**TESTO FORNITO:**
........

Dopo avere riformato la politica in questo senso, occorre implementare un maggiore livello di Legalità all'interno della società stessa, sia nel senso di intervenire al fine di creare la “cultura della Legalità”, sia di rendere reale, finalmente, il sacrosanto principio del “chi sbaglia paga”. La legalità sarà un principio credibile unicamente se potrà essere applicato realmente in modo universale, ossia nello stessa misura per tutti i segmenti della società. Infatti, una certa parte politica interpreta la legalità unicamente come “sicurezza”, così che la Legge deve essere estremamente dura coi “poveri cristi” e totalmente permissiva verso i “potenti”. Un'altra parte politica, invece, ha sempre cercato di fare passare l’idea che l’amministrazione della giustizia dovrebbe essere molto rigorosa nei confronti dei “potenti” e molto tollerante nei confronti dei comportamenti illegali compiuti dalle classi socialmente “svantaggiate”, oppure dei gesti dimostrativi, quali le occupazioni illegali. Questo deve essere superato.
Di fatto, ciò che veramente manca, in questo paese, è la certezza della pena, a causa delle lungaggini processuali ma, soprattutto, probabilmente, di una procedura, non solo per quanto concerne l’aspetto penale, non adeguata. In questo contesto, dove spesso non si giunge ad una effettiva imposizione della pena, come si può sperare che la legalità diventi un valore da tutti riconosciuto?
Credo che occorra una revisione profonda delle nostre “procedure legali”, riportando la valutazione ad una natura più “oggettiva” e meno basata sul “diritto”, inteso come codici, codicilli, cavilli, ecc., tenendo a mente che ciò si può fare solo rinunciando ad una piccola dose di diritto individuale, per fare trionfare gli interessi collettivi. Non sono esperto di diritto, quindi non scenderò nei dettagli di come concretamente realizzare tutto ciò, salvaguardando, al contempo, il principio garantista, ma credo, ad esempio, che istituti come quelli della prescrizione andrebbero profondamente ripensati, così come occorrerebbe una minore possibilità di ricorrere ed appellarsi, soprattutto quando una delle parti in causa è il pubblico.

........

Una serie di voci:
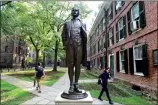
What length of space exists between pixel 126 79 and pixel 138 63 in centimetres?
300

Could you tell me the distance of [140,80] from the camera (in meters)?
12.1

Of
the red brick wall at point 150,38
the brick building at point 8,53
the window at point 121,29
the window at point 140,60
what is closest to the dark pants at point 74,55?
the red brick wall at point 150,38

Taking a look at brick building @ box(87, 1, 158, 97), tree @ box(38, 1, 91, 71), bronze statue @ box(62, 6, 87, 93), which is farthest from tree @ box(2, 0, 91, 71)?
bronze statue @ box(62, 6, 87, 93)

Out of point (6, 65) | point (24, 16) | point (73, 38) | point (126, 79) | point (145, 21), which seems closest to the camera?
point (73, 38)

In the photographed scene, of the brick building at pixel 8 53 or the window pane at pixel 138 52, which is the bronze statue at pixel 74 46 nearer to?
the window pane at pixel 138 52

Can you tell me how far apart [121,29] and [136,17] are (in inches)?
139

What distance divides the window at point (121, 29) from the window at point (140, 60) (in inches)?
112

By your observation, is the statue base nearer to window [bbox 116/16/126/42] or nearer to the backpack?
the backpack

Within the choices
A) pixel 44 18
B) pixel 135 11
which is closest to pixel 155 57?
pixel 135 11

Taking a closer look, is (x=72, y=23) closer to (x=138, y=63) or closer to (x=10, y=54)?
(x=138, y=63)

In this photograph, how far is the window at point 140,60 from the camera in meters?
11.1

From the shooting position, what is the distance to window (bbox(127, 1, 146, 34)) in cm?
1176

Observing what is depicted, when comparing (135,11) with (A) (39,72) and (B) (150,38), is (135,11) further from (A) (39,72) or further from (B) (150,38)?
(A) (39,72)

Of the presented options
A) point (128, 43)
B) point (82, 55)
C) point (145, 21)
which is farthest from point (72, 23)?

........

**ESERCIZIO BREVE:**
Ripeti alla lettera, dal testo sulla legalità, tutto ciò che va da "Di fatto, ciò" giù fino a "da tutti riconosciuto?". Le voci non hanno alcun legame con il testo sulla legalità.

**SOLUZIONE:**
Di fatto, ciò che veramente manca, in questo paese, è la certezza della pena, a causa delle lungaggini processuali ma, soprattutto, probabilmente, di una procedura, non solo per quanto concerne l’aspetto penale, non adeguata. In questo contesto, dove spesso non si giunge ad una effettiva imposizione della pena, come si può sperare che la legalità diventi un valore da tutti riconosciuto?